Picture-based spatial questions:
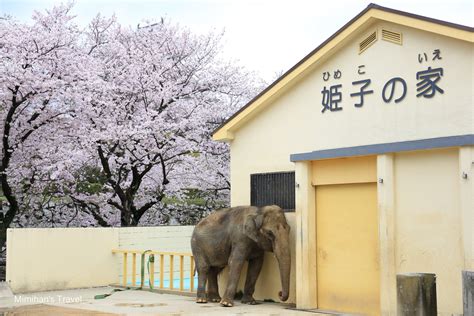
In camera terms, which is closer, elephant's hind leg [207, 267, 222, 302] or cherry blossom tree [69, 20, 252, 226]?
Answer: elephant's hind leg [207, 267, 222, 302]

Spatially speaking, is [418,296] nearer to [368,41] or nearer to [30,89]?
[368,41]

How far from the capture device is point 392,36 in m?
10.7

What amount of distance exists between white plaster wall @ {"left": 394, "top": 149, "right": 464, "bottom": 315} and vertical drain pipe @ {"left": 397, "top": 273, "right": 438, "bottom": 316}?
274 cm

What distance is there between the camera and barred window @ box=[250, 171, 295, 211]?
12.2 m

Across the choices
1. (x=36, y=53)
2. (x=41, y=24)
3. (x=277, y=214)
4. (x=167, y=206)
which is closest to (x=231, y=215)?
(x=277, y=214)

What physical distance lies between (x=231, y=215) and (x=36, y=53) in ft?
29.2

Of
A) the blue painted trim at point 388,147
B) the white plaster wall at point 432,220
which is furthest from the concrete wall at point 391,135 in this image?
the blue painted trim at point 388,147

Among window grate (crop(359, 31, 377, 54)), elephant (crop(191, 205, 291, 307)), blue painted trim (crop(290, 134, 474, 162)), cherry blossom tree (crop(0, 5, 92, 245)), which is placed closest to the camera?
blue painted trim (crop(290, 134, 474, 162))

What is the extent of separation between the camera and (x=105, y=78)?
21609 millimetres

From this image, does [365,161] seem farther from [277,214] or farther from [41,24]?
[41,24]

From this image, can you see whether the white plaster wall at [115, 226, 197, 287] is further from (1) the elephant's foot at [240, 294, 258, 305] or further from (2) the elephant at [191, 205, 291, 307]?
(1) the elephant's foot at [240, 294, 258, 305]

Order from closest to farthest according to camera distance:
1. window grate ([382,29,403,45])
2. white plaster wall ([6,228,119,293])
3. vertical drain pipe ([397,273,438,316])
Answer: vertical drain pipe ([397,273,438,316]) < window grate ([382,29,403,45]) < white plaster wall ([6,228,119,293])

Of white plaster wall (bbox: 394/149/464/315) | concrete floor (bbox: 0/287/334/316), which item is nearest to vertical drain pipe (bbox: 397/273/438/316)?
white plaster wall (bbox: 394/149/464/315)

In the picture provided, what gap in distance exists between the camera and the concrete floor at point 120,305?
1108 cm
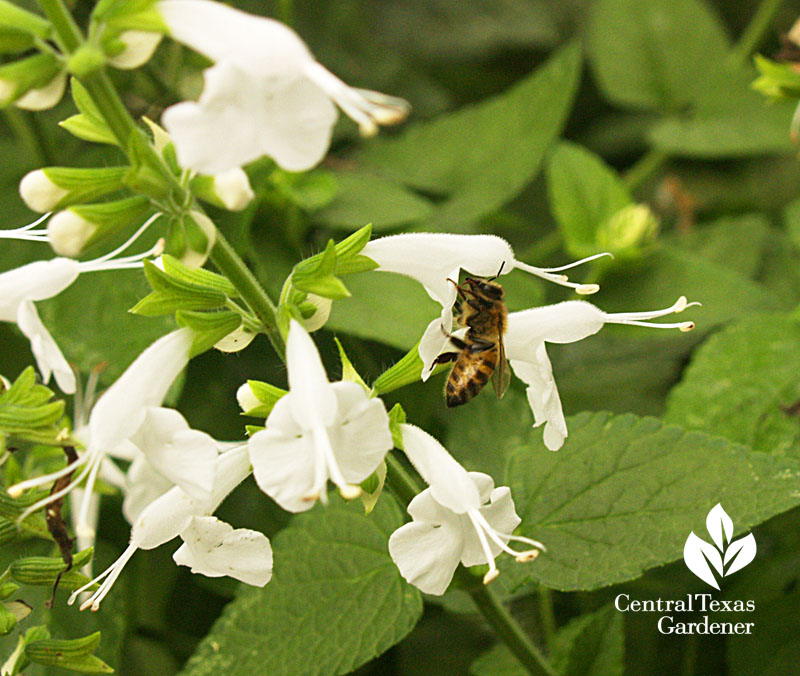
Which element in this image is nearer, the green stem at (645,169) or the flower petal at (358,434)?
the flower petal at (358,434)

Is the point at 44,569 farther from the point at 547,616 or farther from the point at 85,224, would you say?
the point at 547,616

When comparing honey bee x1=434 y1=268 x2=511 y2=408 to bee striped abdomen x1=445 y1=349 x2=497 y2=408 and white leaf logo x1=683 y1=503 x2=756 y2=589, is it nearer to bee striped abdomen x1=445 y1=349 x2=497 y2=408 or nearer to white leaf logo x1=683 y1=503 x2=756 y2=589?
bee striped abdomen x1=445 y1=349 x2=497 y2=408

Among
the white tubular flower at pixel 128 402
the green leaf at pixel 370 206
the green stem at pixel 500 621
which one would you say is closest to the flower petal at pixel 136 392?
the white tubular flower at pixel 128 402

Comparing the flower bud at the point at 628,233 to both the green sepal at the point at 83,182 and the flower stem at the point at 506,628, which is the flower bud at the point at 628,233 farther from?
the green sepal at the point at 83,182

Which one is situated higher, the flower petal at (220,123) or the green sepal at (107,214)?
the flower petal at (220,123)

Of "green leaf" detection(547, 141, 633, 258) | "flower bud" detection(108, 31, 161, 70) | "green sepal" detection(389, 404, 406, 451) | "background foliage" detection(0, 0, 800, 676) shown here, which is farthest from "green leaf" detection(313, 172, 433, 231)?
"flower bud" detection(108, 31, 161, 70)
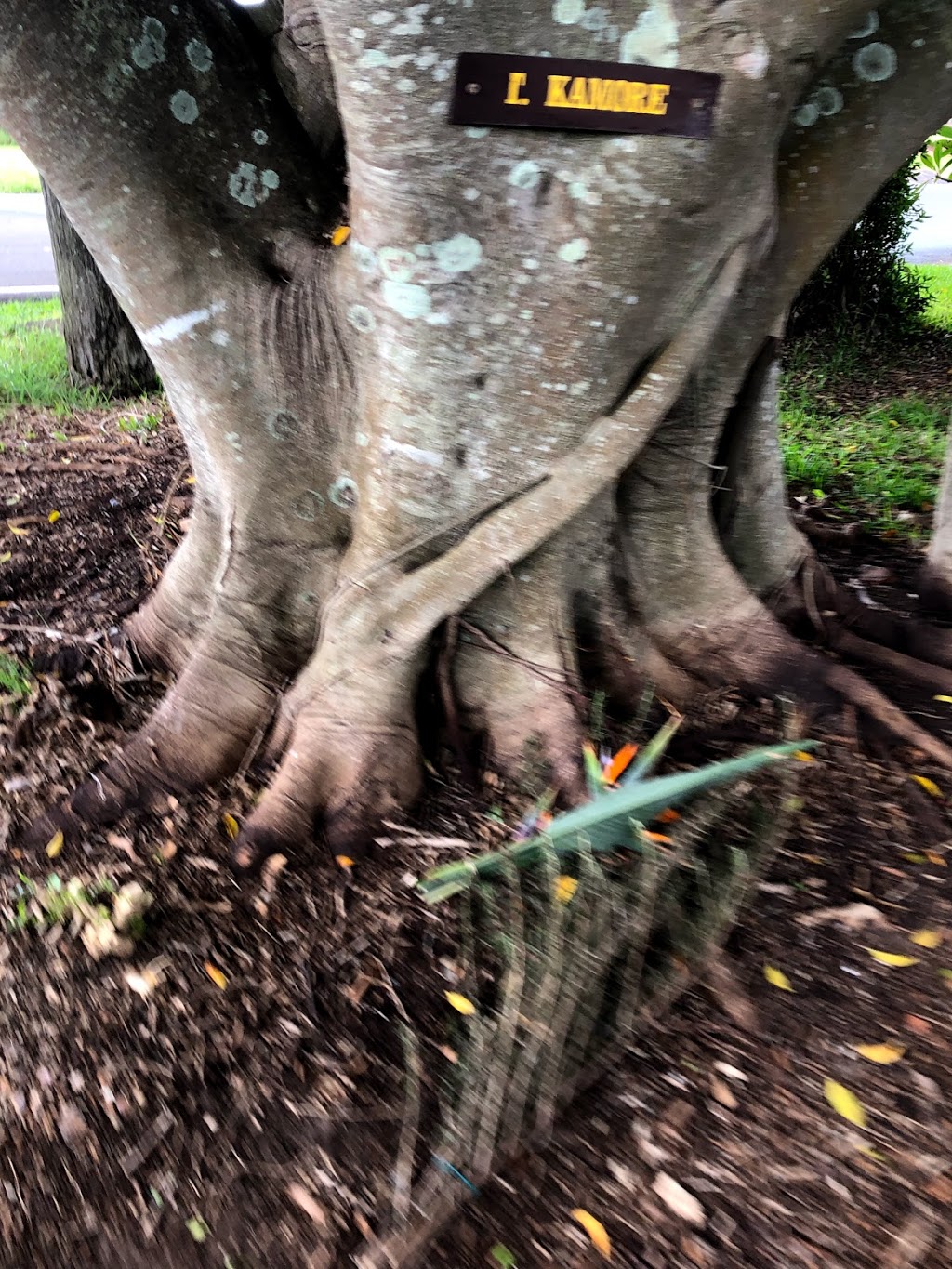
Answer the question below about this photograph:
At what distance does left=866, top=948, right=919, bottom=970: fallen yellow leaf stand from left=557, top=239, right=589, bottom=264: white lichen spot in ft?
5.38

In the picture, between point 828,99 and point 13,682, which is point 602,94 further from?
point 13,682

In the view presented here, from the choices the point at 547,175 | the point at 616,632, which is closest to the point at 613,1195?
the point at 616,632

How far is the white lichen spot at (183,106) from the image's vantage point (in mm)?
2162

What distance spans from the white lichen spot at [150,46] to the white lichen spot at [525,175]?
0.94 metres

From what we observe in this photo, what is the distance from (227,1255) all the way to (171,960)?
2.17 ft

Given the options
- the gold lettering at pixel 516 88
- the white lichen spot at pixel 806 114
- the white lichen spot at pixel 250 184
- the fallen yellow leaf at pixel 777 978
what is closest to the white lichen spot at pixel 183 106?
the white lichen spot at pixel 250 184

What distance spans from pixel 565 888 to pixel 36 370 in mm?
5776

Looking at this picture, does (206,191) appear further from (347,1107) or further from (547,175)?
(347,1107)

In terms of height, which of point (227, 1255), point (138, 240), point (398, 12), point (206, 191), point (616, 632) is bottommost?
point (227, 1255)

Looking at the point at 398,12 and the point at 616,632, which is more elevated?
the point at 398,12

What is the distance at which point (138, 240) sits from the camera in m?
2.21

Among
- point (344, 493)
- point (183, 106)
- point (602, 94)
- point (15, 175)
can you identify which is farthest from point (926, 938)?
point (15, 175)

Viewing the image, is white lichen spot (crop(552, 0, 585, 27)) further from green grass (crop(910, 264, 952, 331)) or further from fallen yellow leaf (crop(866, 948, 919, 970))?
green grass (crop(910, 264, 952, 331))

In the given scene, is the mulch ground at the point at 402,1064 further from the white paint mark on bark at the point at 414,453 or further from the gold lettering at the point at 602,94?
the gold lettering at the point at 602,94
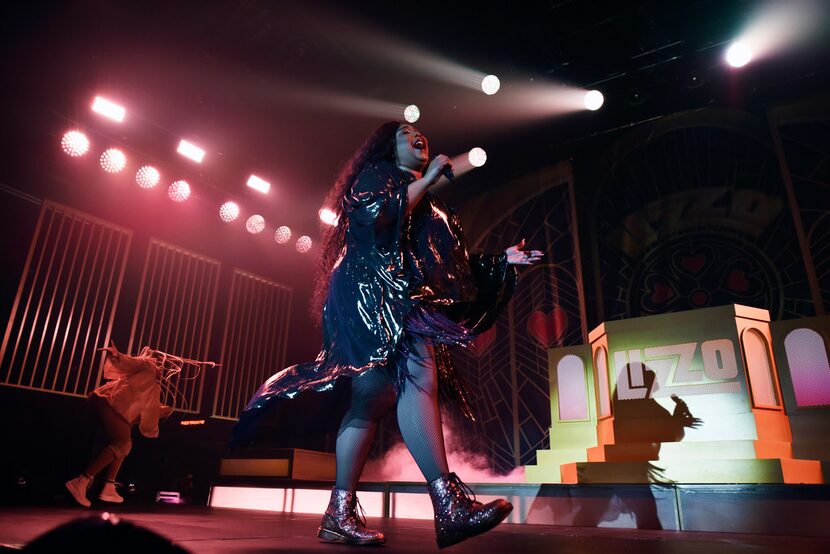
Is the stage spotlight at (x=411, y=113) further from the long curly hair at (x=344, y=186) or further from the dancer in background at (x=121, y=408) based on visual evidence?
the long curly hair at (x=344, y=186)

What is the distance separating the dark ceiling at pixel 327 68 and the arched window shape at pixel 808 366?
278 cm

- **Work to be completed**: Could you set down the records verbatim, from the line holding "What is the distance at" through the end of the records, both ends included, leaving the pictures out of your answer?

- **Task answer**:
What is the distance at which point (138, 240) sits from the camera in m?
2.21

Among
- point (344, 493)
- point (183, 106)
- point (602, 94)
- point (15, 175)
can you identify which is farthest from point (926, 938)?
point (15, 175)

Viewing the image, is white lichen spot (crop(552, 0, 585, 27)) further from green grass (crop(910, 264, 952, 331)) or further from fallen yellow leaf (crop(866, 948, 919, 970))?
green grass (crop(910, 264, 952, 331))

In the given scene, is the mulch ground at the point at 402,1064 further from the white paint mark on bark at the point at 414,453 or further from the gold lettering at the point at 602,94?
the gold lettering at the point at 602,94
Is the stage spotlight at (x=411, y=113) further from the long curly hair at (x=344, y=186) or further from the dancer in background at (x=121, y=408) based on visual evidence?
the long curly hair at (x=344, y=186)

What is the distance separating the dark ceiling at pixel 327 68 and the arched window shape at pixel 808 366?
278 cm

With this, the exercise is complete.